Humans live in a real world governed by the laws of physics; that is, we apply and exploit forces, such as gravity, in our daily interactions with the world. In this project we allow virtual humans to interact with a virtual world subject to the laws of physics. How would one's body shape deform in case of a collision with an object? How would our walk pattern look like if we weighed a few kilos more?
To model soft-tissue dynamics, we learn a layered volumetric body model from data [ ]. To enable this we extend the triangulated mesh of the SMPL body model with a volumetric tetrahedral model called VSMPL. VSMPL contains an inner "rigid" layer and an outer soft-tissue layer. Given 4D sequences of people in motion, we learn the physical properties (Young's modulus) of the outer tetrahedra. We do this such that, when simulated in motion using a finite element method, the surface motion of the VSMPL model resembles the observations. The learned model is a realistic full-body avatar that generalizes to novel motions and external forces.

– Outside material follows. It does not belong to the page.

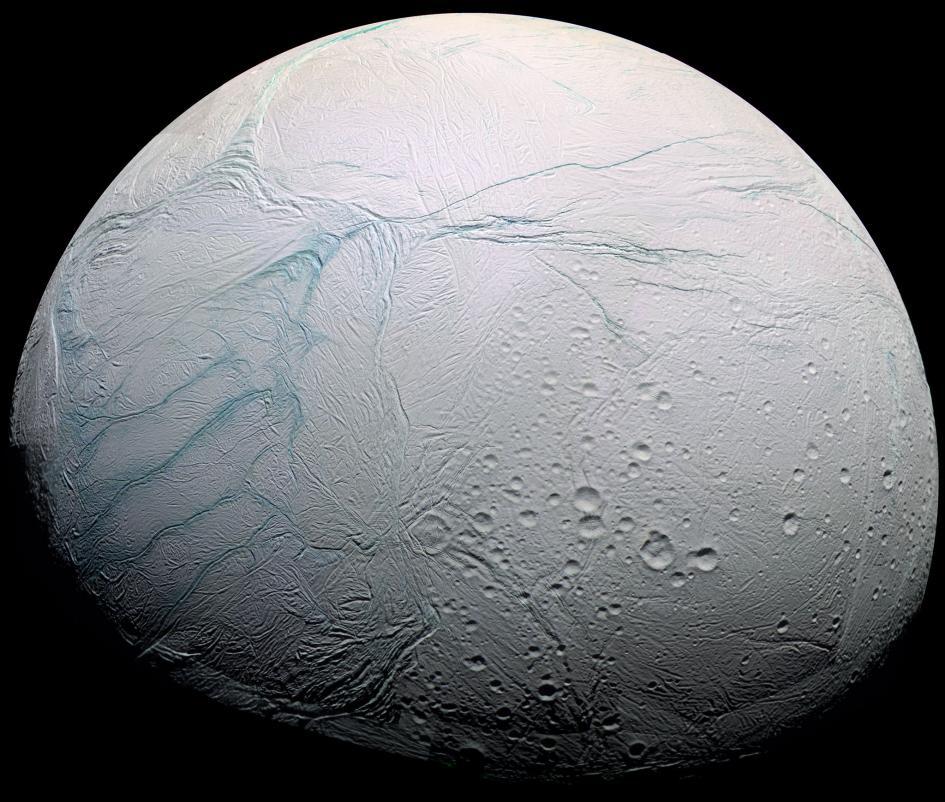 Spazio: l'oceano di Encelado è ricco di cibo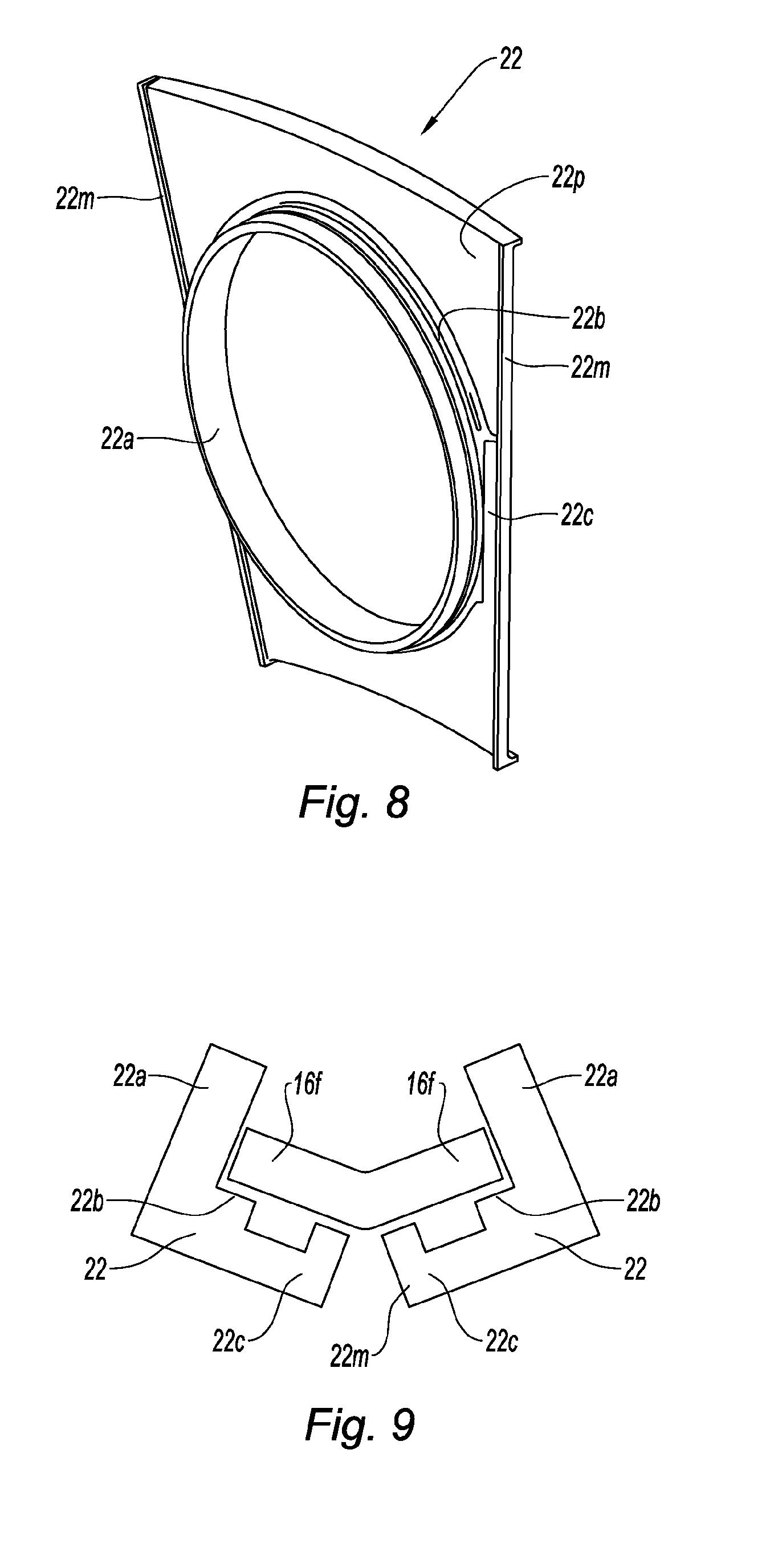 Patent ep2040001a2 chambre de combustion annulaire de for Chambre de combustion annulaire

We also address the problem of retargeting the captured motion of one person onto a different person with a different body shape and physical properties (e.g.~taller, heavier, thinner) such that the new morphology is taken into account [ ]. We obtain visually plausible simulations using a simplified representation of human body shape that we animate using physically-based retargeting. We develop a novel spacetime optimization approach that learns and robustly adapts physical controllers to new bodies and constraints. The method automatically adapts the motion to a subject with the novel target body shape, respecting the physical properties, and producing an appropriate movement. This makes it easy to create a varied set of motions from a single mocap sequence by simply varying the characters.